Last week as I was trying to squeeze in a blog post for the week, I pulled out my laptop at the dining table while Caitlin did her homework. We were chatting, me kind of chatting, because when the word strikes you, you type, when she stopped and said,
“Mommy, can you stop typing?”
Cue the dreaded mommy guilt.
I get it. I’ve been working a lot since my promotion and this is all new to them and this family as a whole. Especially Caitlin who was born to a mother too damn anxious to do more than one thing at a time. But as she grew, I grew too. I grew into a multi tasker and a writer and a kind of okay cook. I grew to be less anxious, and with time I became braver. All the things that I needed to get me to here. A full time working mom, who is still trying to launch a writing career; run a girl scout troop; be a good wife; and be a kick ass mother. But I can tell she is pretty confused at how her crazy, scatterbrained, fumbling mom, could pull any of that off.
So as the mommy guilt settled in I replied,
“Mommy has homework too”.
I went on to explain that mommy still wants to write stories on her blog. That her new job is important, kind of like school is important for her. But there are still other things that mommy wants to do, and in order to do them, I have homework. Still pushed the laptop to the side and helped her with word problems, which in my opinion are ridiculous. Who cares how many apples Sally has in comparison to Bobby, and who cares if Sally gives them to Issac so how many does Jill have? Tell me that is not an honest assessment of word problems. I helped and discussed and even joked about word problems and we made up a few of our own. Then I gave both girls a bath, and Caitlin read a story to us, and then I read a story to them, and finally when they were asleep and in bed, I picked my laptop back up.
There will always be the internal struggle of am I doing this right, am I devoting enough of me and my time to this mothering life. There will always be that voice in the back of my head that says, “give up this blog”, “you have more important things to do than type away at this keyboard”, but I know, deep down that the voice is wrong. There are a million mothers who work and mother and write or blog or dance or cook or run million dollar empires. That is life. And even if many mothers I know aren’t running million dollar empires, they are running family empires of their own, with brilliant and well rounded children, happy husbands, and sometimes the occasional Etsy shop. Some of them home school, some of them coach dance, some of them volunteer for their churches. Every mother has that internal struggle of how much time can I give, and how much can I take for myself?
A wise friend once told me that taking time for myself would make me a better mother. I can jive with that. There is some truth there. Taking time for yourself is so important. We tend to sacrifice ourselves and our time. Like I’ve written about, I’ve been doing things for motherhood for awhile. But recently I’ve been doing things for me, more and more. In the beginning, this blog was my escape, my therapy, my little slice of Megan. Then it grew into something more. It’s a major accomplishment that I”m still writing it, somewhat daily after almost four years. I’m quite proud of that.
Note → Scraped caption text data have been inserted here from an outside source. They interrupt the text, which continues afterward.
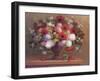 Angelina's Flowers II-Welby-Framed Premium Giclee Print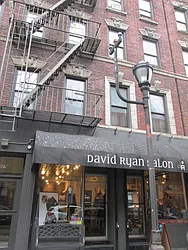 429 West 46th Street in Hell&#39;s Kitchen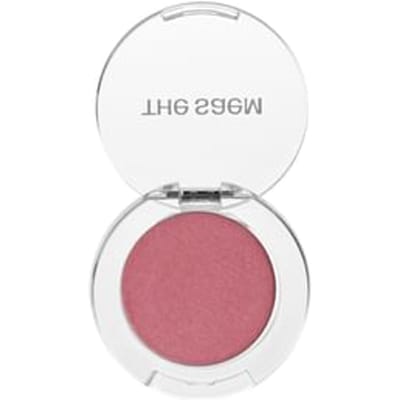 The Saem - Saemmul Single Shadow Jelly - 6 Colors #PK03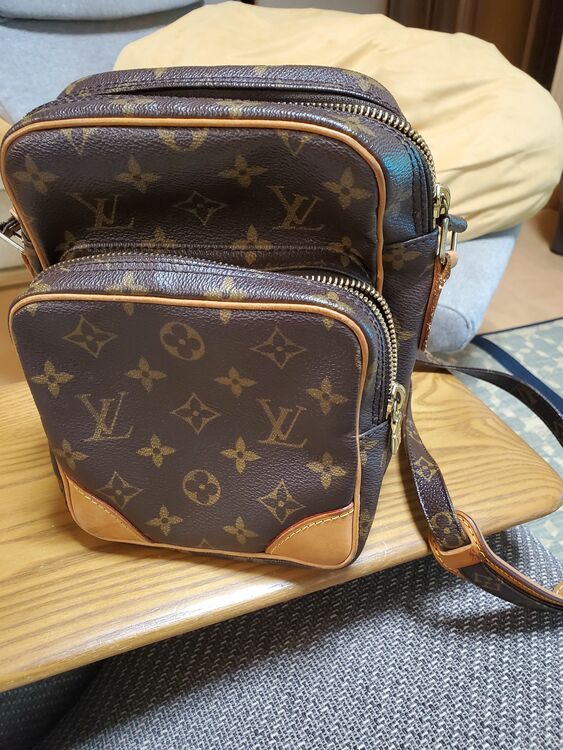 ルイヴィトン モノグラム （ブランドバッグ）の商品画像 - 査定依頼日：2025年8月25日 - 最高査定価格：70,000円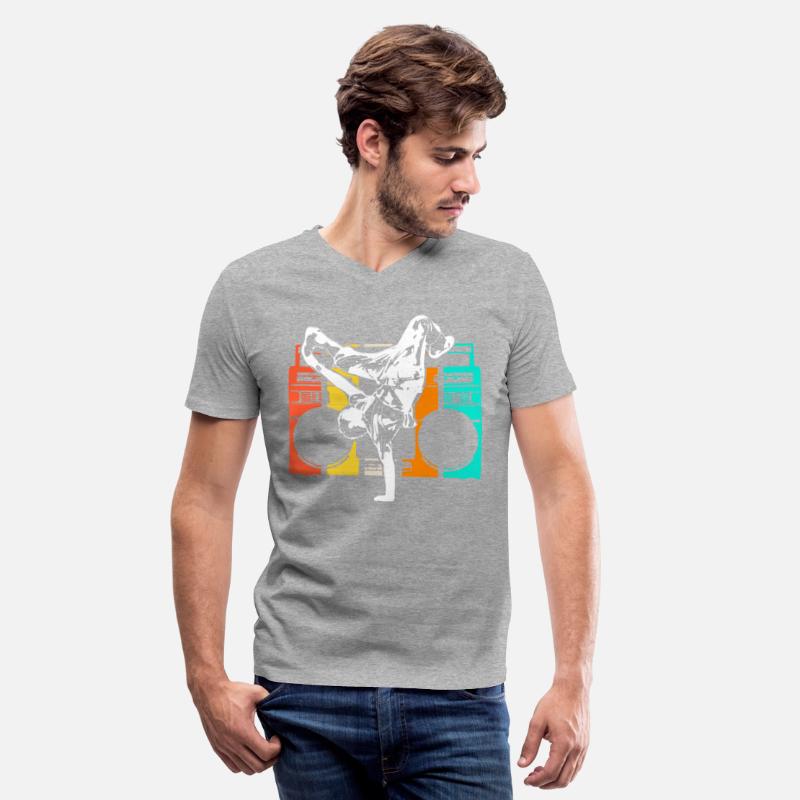 Breakdance Streetdance Sports Gift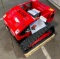 (INV50025) NEW Unused Fland Model FL750 Tracked Remote Control Lawnmower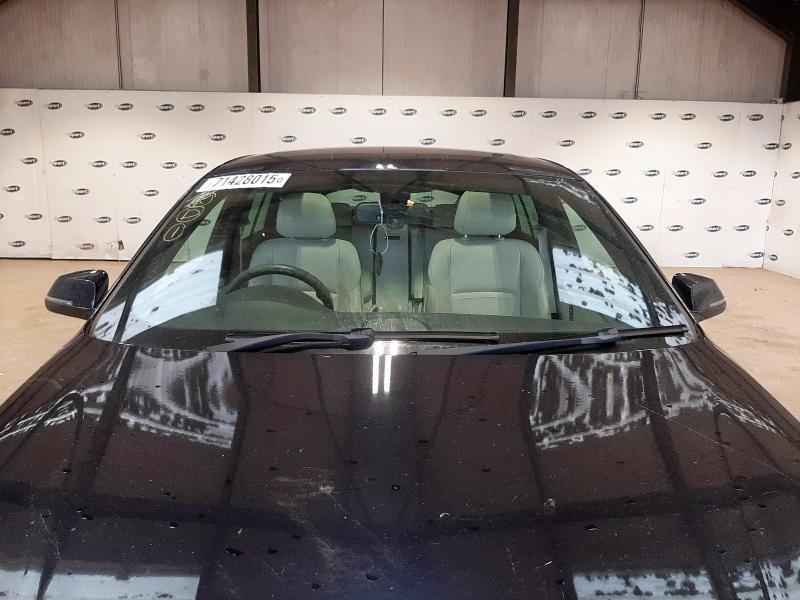 2016 BMW 520D M SPORT AUTO 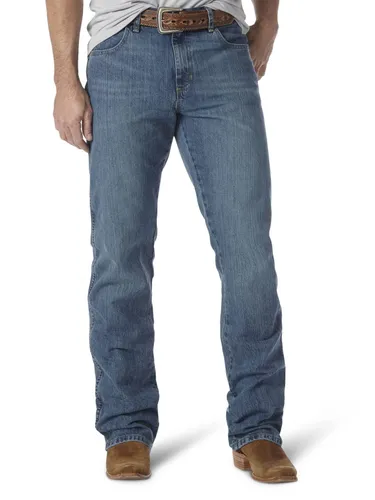 Wrangler Herren-Jeans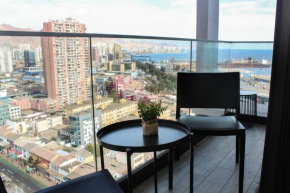 En la Mejor Ubicación! Top Depto 1D1B Antofagasta, Servicio HOM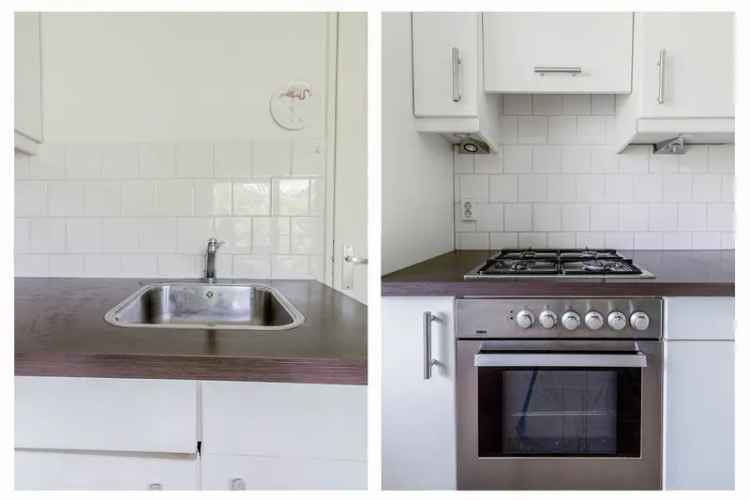 Appartement te koop: Bernhardlaan 45-4 6824 LE Arnhem 
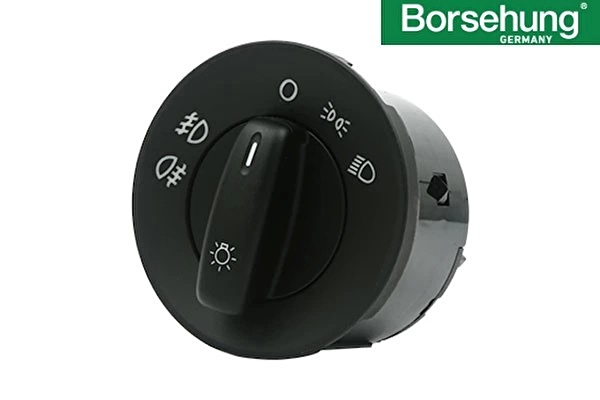 VAG Şalterler, Müşürler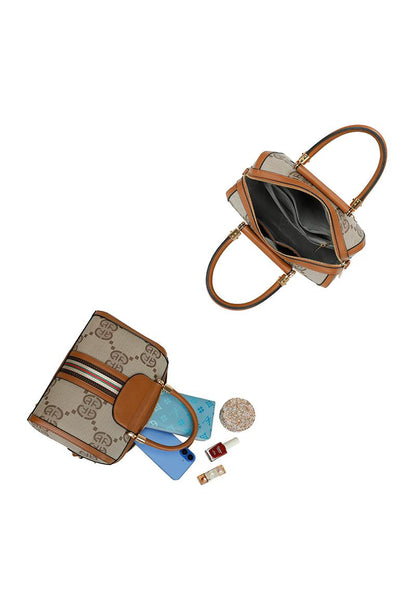 Chic Amini handbag – Medium size, big style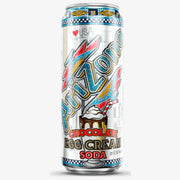 ARIZONA Chocolate Egg Cream 22oz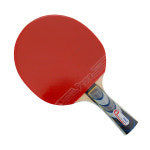 피스 쉐이크핸드형 PTK-1245 현정화 탁구라켓 탁구채 : 맥시몰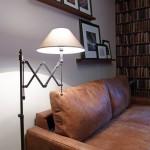 Décoration Bibliothèque par Laurence Garrisson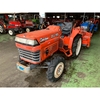 KUBOTA  L1-195D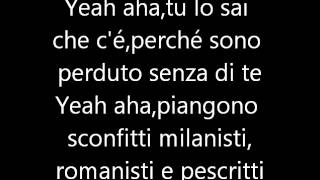 inno della juventus testo inno della juventus testo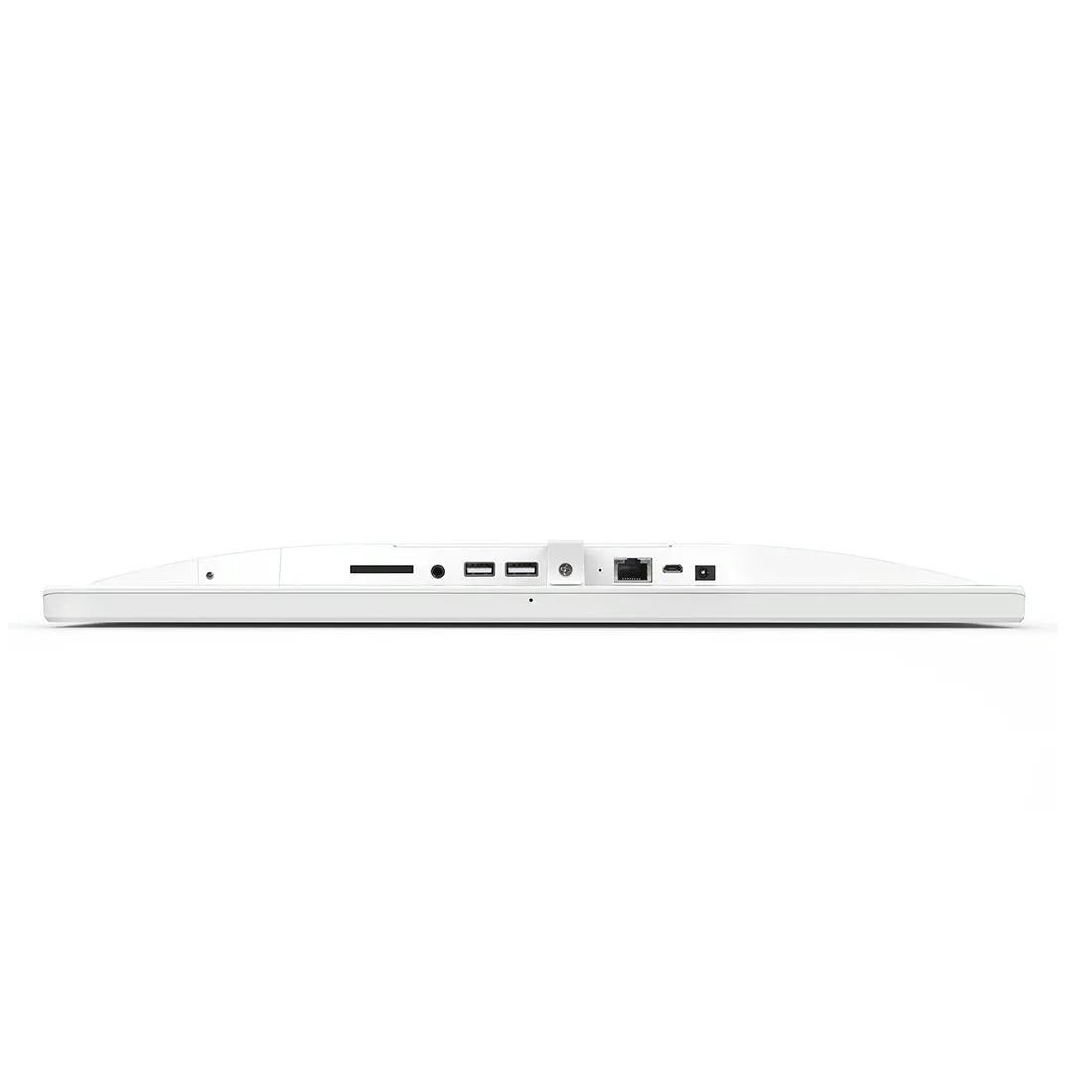 15.6 Inch Commercial Tablet Pc 2gb 16gb Android 8.1 Quad Core Tooth and Wifi and Ethernet and Otg Led Light Bar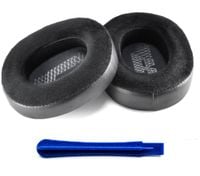 NAUSZNIKI NAKŁADKI DO JBL LIVE 650 BTNC 660 LIVE650BT Gąbki Pady CZARNE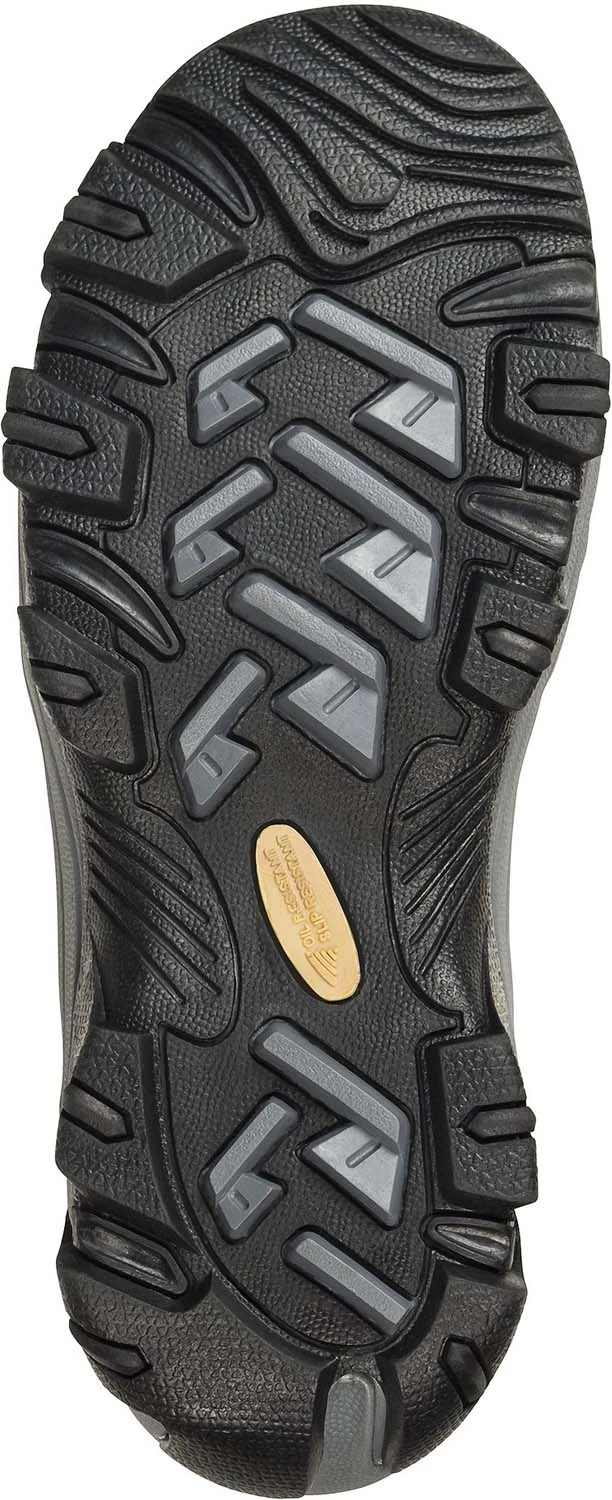 Nautilus/Avenger N7751 Crosscut, Women's, Brown, Steel Toe, EH, PR, WP, 6 Inch Boot 5 Nautilus/Avenger N7751 Crosscut, Women's, Brown, Steel Toe, EH, PR, WP, 6 Inch Boot - Image 5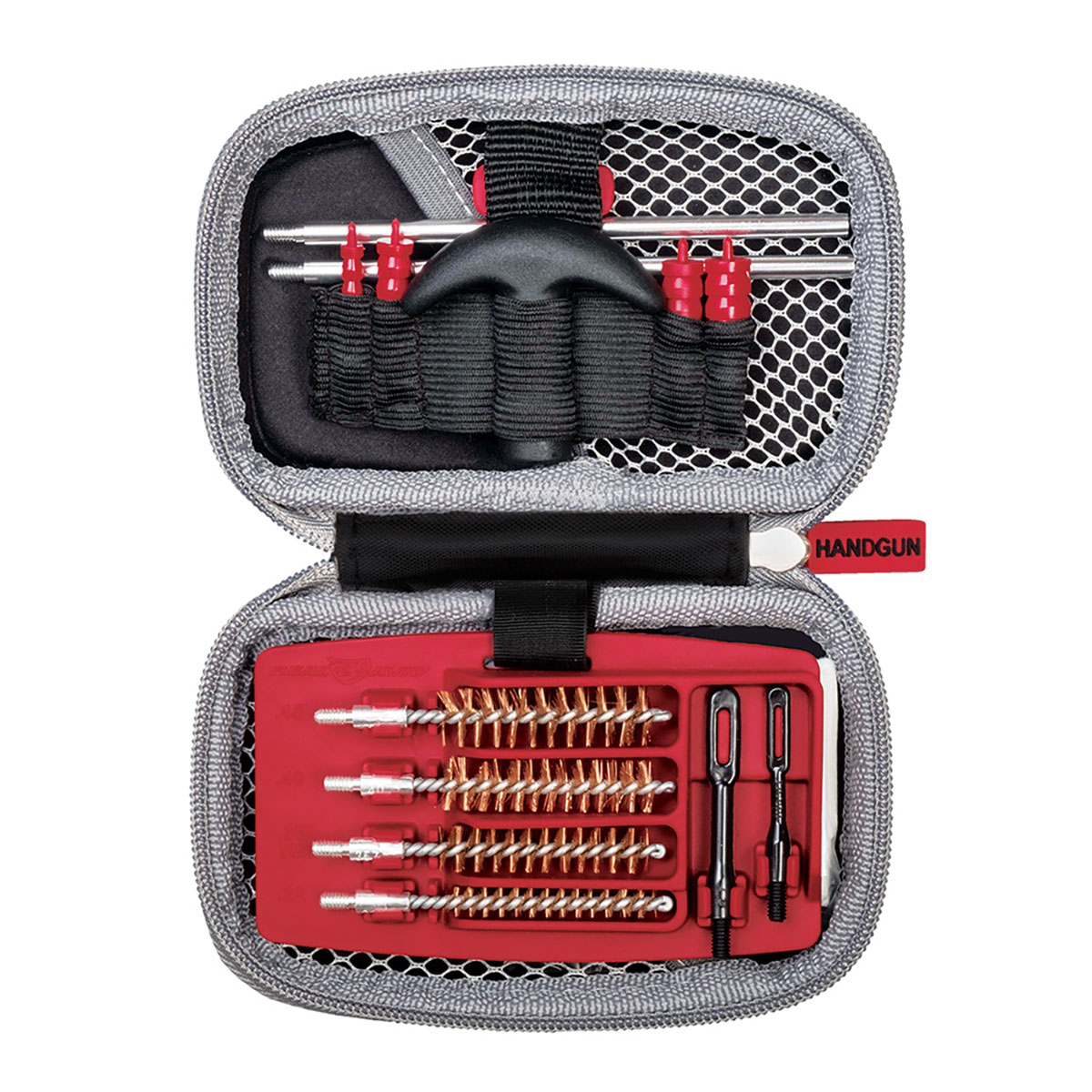 Gun Boss Handgun Cleaning Kit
But even with pride comes the guilt. The nights I should be doing any number of things, but instead I’m writing. Typing away as the kids play and eat chips and watch terrible television. I recently saw an old episode of Grey’s Anatomy and it was one where Meredith had just adopted Zola. And of course as any new mother knows, holding on to your old life and trying to do you new one is damn right impossible. So there she was, dropping Zola off at Callie and Arizona’s again, and she meets Callie at the door with tears in her eyes. It’s what Callie says that struck me most. She said something like, “no, no, no. Don’t. Don’t do that. It’s good for her to see you work. It’s good for her to see YOU”. That stuck with me. No matter your work, it’s good for your children to see you do it. It shows them that you are more than just mom, you are a person. Kids need to see that. They also need to see that we make mistakes. Because mistakes are okay, as long as we learn from them. So while we may be inundated with guilt, it’s good for them to see us work. It’s good for them to see us commit. It’s good for them to see us fail, to see us get up and try again, to see us work so hard toward that end goal, no matter what it may be.
Even today as I try to squeeze in time to write, while the laundry tumbles and the kids eat grilled cheese, I’m working on me. This is my homework. Even if it has little to do with my day job, it has everything to do with my all the time job, which is being a mother. So while I try to eliminate word problems from my life (because I don’t care how many candies Joey has), I’ll keep reminding myself and my girls that mommies have homework too. Because even after all this time, I’m still working on me.